■ Things to do:
[1] Answer from the text on the hot hand fallacy:
(a) In what year was the original hot hand fallacy study published?
(b) For about how long did the analytical error in the classic studies go undetected?
(c) What three topics will the final post go deeper into?
[2] Carry the text on the hot hand fallacy forward from its last line.

■ Extract to read:
* START *

As cool as the result of the M&S paper is, I myself remain fascinated by what it tells us about cognition, particularly among those with exquisitely fine-tuned statistical intuitions.  How did the analytical error they uncovered in the classic "hot hand fallacy" studies remain undetected for some thirty years, and why does it continue to provoke stubborn resistance on the part of very very smart people??  To Miller & Sanjurjo's credit, they have happily and persistently shouldered the immense burden of explication necessary to break the grip of the pesky intuition that their result "just can't be right!"

 Joshua B. Miller & Adam Sanjurjo

Thanks for the invitation to post here Dan!

Here’s our plan for the upcoming 3 posts:

  1.  Today’s plan: A bit of the history of the hot hand fallacy, then clearly stating the bias we find, explaining why it invalidates the main conclusion of the original hot hand fallacy study (1985), and further, showing that correcting for the bias flips the conclusion of the original data, so that it now can be used as evidence supporting the existence of meaningfully large hot hand shooting.

  2. Next post: Provide a deeper understanding of how the bias emerges.

  3. Final post: Go deeper into potential implications for research on the hot hand effect, hot hand beliefs, and the gambler’s fallacy.

* END *

■ Given information:
* START *

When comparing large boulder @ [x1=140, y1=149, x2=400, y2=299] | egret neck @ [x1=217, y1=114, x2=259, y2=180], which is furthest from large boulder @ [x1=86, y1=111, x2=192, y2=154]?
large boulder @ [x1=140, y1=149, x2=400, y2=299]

* END *

■ Exercise answers:
[1]
(a) 1985
(b) Some thirty years
(c) The hot hand effect, hot hand beliefs, and the gambler's fallacy

[2]
Part I

In the seminal hot hand fallacy paper, Gilovich, Vallone and Tversky (1985; “GVT”, also see the 1989 Tversky & Gilovich “Cold Facts” summary paper) set out to conduct a truly informative scientific test of hot hand shooting. After studying two types of in game shooting data, they conducted a controlled shooting study (experiment) with the Cornell University men’s and women’s basketball teams. This was an effective "...method for eliminating the effects of shot selection and defensive pressure" that were present as confounds in their analysis of game data (we will return to the issue of game data in a follow up post; for now click to the first page of Dixit & Nalebuff’s 1991 classic book “Thinking Strategically”, and this comment on Andrew Gelman’s blog).  While the common use of the term “hot hand” shooting is vague and complex, everybody agrees that it refers to a temporary elevation in a player’s ability, i.e. the probability of a successful shot.  Because hot state is unobservable to the researcher (perhaps not the player/teammate/coach!), we cannot simply measure a player’s probability of success in the hot state; we need an operational definition.  A natural idea is to take a streak of sufficient length as a good signal of whether or not a player is in the hot state, and define a player as having the hot hand if his/her probability of success is greater after a streak of successful shots (hits), than after a streak of unsuccessful shots (misses).  GVT designed a test for this.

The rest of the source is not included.